- [Your assignment]
In the Kaggle notebook, rewrite the code block that begins "def get_predict(file_name)" as a short list of the steps it carries out.

- [Supplied text]
——————————

# Kaggle competition

In [1]:
import pandas as pd
import numpy as np
import pickle
from scipy.sparse import csr_matrix
import matplotlib.pyplot as plt
%pylab inline
from sklearn.metrics import accuracy_score, roc_auc_score, confusion_matrix
from sklearn.model_selection import train_test_split
from sklearn.preprocessing import LabelEncoder
import subprocess

Populating the interactive namespace from numpy and matplotlib


In [2]:
def train_model(train_file, params) :
    
    err = subprocess.call('vw --oaa 550 --random_seed 7 -b 26 %s -k --cache_file cache.tmp %s \
-f kaggle_data/my_vw_model.vw' % (params, train_file) )
    
    return err

In [3]:
def get_predict(file_name) :
    err = subprocess.call('vw -i kaggle_data/my_vw_model.vw -t -d %s -p kaggle_data/my_vw_pred.csv --random_seed 7' % file_name)

    if err != 255 :
        return pd.read_csv('kaggle_data/my_vw_pred.csv', header=None)
    else :
        print ("prediction error")
        return None

In [4]:
def write_to_submission_file(predicted_labels, out_file,
                             target='user_id', index_label="session_id"):
    # turn predictions into data frame and save as csv file
    predicted_df = pd.DataFrame(predicted_labels,
                                index = np.arange(1, predicted_labels.shape[0] + 1),
                                columns=[target])
    predicted_df.to_csv(out_file, index_label=index_label)

# Additional features

In [5]:
def load_data(file_name, user_id=True) :
    
    site_ids = list(['site%d'%i for i in range(1,11)])
    # secs_names = list(['secs%d'%i for i in range(1,11)]) 
    # add_names = list(['year', 'month', 'd_week', 'hour', 'w_end', 'period', 'sess_dur', 'utc' ])
    add_names = list(['utc', 'w_end', 'period' ])
       
    new_names = ['sess_len'] + site_ids + add_names
    
    if (user_id) :
        new_names.append('user_id')
    
    # print (new_names)
    
    data = pd.read_csv(file_name, index_col='session_id').fillna(0)

——————————

- [Supplied data]

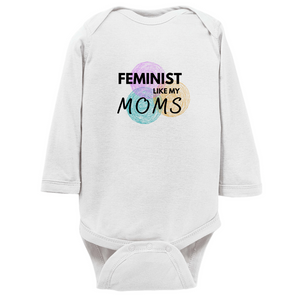 Feminist Like My Moms Long Sleeve Bodysuit
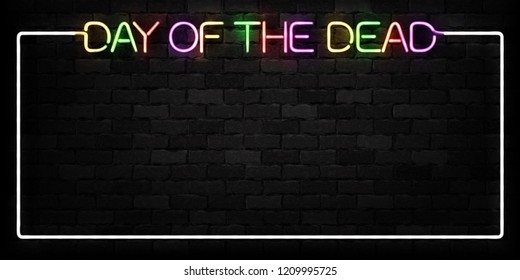 Vector realistic isolated neon sign of Dia de Muertos frame logo for decoration and covering on the wall background. Concept of Happy Day of the Dead in Mexico.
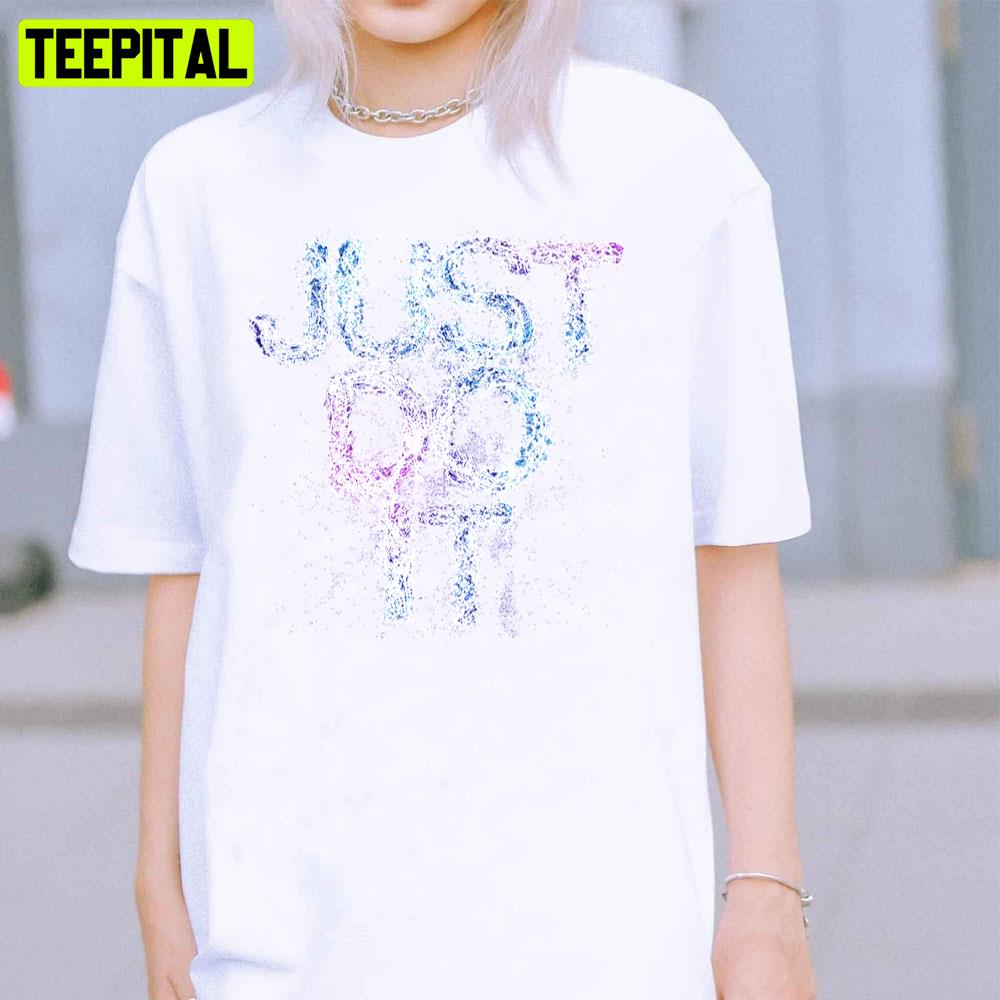 Water Art Design Just Do It Nike Unisex T-Shirt Water Art Design Just Do It Nike Unisex T-Shirt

——————————

- [Exercise output]
- Calls vw through subprocess, loading the model kaggle_data/my_vw_model.vw with the -t flag, reading data from the given file, writing predictions to kaggle_data/my_vw_pred.csv, and using random seed 7.
- If the returned code is not 255, reads kaggle_data/my_vw_pred.csv without a header and returns it.
- Otherwise, prints "prediction error" and returns None.